Dubbed the “world’s most widespread butterfly (Cech and Tudor, 2005),” this hunk is shown as he was seriously patrolling his territory at the remarkable arboretum, Ramat Hanadiv, in Israel. Imagine, the images of Painted lady butterflies shared in Butterflies of the East Coast (Princeton University Press) are nearly identical to this photo, despite the nearly 7,000 miles that separate these populations.
Sporting a wardrobe pleasing list of Vanessa cardui‘s best looks, including good-sized white spots amidst a wash of full black, eye-pleasing orangey-brown, white wing fringes, and hindwing eyespots dabbed with centers of baby-blue. All carefully patterned together to insure that we savor this show-stopper. Surely, receptive females will take note.
These gardens at Ramat Hanadiv are among my favorite destinations in Israel. The perennial gardens are lushly planted with gazillions of nectaring blooms, and, after a morning of photographing butterflies, the excellent cafe/restaurant is … right there, at the entrance to the planted beds. I have been going there for years now. Shoot until the sun gets too high…then walk 50 feet into the air- conditioned eatery for tasty gluten-free (for me, regular for y’all) selections + (of course) … dessert. Then walk another 100 feet to the generous parking lot, and off you go, satiated, smiling and mission accomplished. Good.
This butterfly is beloved across the Globe. Vanessa Cardui enjoying a brief break from the work of gathering nectar from this hybridized Joe Pye Weed in the Butterfly Perennial Garden at Eastern Neck National Wildlife Refuge, Maryland.
A good candidate for folks who are beginning a serious campaign to photograph butterflies, because when Painted Ladies nectar, they tolerate a close approach, and they can be depended upon to remain motionless and nicely posed for brief, but long-enough intervals. When not feeding, they are almost unapproachable, playing it seems, the I fly 10 feet away, let’s do that again game.
Both this Vanessa and Vanessa Atalanta (Red Admirals) are well known and good friends to devoted gardeners. When tedium almost begins to set in, suddenly a Vanessa appears as if out of nowhere. They usually remain long enough to lighten your mood . . . then these spreaders of cheer fly off to titillate yet another gardener toiling in soil, somewhere nearby.
Which continents enjoy this magnificent butterfly?
Answer: All continents except Antarctica.
How can we understand their ability to colonize and breed in so many diverse places?
Answer: They enjoy many, many different hosting plants.
Where do they winter-over in the Northeastern U.S.? In tree hollows? Under the forest leaf covered floor?
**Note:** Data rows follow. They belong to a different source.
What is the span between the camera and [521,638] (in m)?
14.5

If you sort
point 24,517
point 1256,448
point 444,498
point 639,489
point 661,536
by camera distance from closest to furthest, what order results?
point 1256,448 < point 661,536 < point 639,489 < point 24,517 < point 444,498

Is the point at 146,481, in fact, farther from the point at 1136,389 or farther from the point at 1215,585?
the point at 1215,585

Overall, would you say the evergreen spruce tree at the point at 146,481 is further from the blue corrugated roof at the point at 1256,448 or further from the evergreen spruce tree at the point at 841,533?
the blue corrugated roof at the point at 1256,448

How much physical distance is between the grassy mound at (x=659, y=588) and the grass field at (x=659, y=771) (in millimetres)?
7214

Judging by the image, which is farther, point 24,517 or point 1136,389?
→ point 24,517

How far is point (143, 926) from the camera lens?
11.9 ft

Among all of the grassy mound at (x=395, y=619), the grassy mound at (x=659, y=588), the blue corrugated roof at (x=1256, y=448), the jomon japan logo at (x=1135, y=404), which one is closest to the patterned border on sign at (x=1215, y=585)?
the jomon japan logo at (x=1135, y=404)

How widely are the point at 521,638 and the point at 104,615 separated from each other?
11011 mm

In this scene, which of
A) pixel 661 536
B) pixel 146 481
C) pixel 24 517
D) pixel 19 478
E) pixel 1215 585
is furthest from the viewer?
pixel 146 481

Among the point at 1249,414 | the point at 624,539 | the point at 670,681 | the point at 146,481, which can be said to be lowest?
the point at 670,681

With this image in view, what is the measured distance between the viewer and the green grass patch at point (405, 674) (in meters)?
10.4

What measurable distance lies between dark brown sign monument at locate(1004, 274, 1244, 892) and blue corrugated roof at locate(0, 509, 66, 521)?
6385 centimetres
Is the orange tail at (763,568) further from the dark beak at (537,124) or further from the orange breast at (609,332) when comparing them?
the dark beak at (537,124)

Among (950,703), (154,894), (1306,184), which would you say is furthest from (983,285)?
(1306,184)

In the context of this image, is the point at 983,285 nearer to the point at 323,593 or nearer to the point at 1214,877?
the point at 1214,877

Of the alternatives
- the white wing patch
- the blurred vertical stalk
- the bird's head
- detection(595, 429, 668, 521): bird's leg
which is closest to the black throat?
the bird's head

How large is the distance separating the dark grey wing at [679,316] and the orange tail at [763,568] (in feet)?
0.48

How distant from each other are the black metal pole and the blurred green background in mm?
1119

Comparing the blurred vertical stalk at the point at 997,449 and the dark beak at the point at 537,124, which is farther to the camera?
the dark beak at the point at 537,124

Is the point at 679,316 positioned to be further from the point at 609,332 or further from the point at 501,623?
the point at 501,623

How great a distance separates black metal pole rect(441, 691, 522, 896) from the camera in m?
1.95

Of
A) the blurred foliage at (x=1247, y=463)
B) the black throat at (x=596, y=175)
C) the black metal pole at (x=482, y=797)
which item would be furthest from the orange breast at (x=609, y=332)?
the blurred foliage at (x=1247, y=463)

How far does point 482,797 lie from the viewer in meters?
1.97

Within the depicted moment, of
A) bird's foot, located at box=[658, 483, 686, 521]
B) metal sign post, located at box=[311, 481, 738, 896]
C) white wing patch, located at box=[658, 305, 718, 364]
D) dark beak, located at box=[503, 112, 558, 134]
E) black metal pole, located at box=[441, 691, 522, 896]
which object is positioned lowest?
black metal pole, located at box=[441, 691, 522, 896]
Under rocks and fallen timber?
Answer: They don’t winter-over in the Northeastern U.S..
Why don’t they winter-over from Georgia to Maine?
Answer: They cannot tolerate freezing temperatures.
So where do Vanessa cardui found in New Hampshire, Pennsylvania, Virginia and North Carolina originate from?
Answer: The Mexican Plateau!
OK. Then which U.S. airlines bring them up from there?
Answer: None. They fly up from south of the border (Mexican) on their own gossamer wings.
in the instant example, the Outdoor Gardens of the Phipps Conservatory offers a gourmet nectar menu for this Painted Lady.
When can we hope to see them in Pittsburgh in 2013?
Answer: Late April to May. Another joy of springtime.
Here it was the first week in October and you would think that butterflies would be few and far between. Nope. Our Vanessa cardui, challenged by the limited selection of nectaring wildflowers, has settled for a meal of Boneset (Eupatorium perfoliatum) sugars.
Judging from the condition of this individual, it would appear that it was produced by a late in the season brood.
Our other posts of Ladies included several that triumphantly were scored after stealthy stalking up to the butterfly. Not necessary this time, because our instant butterfly is 100% engrossed imbibing nectar. Only a reasonably careful approach was necessary.
An occasional visitor to home gardens, their visit is usually a very brief one, and then whooost, gone!
Not known to overwinter here in eastern U.S., the last brood flies all the way to the Mexican plateau. Very impressive, that.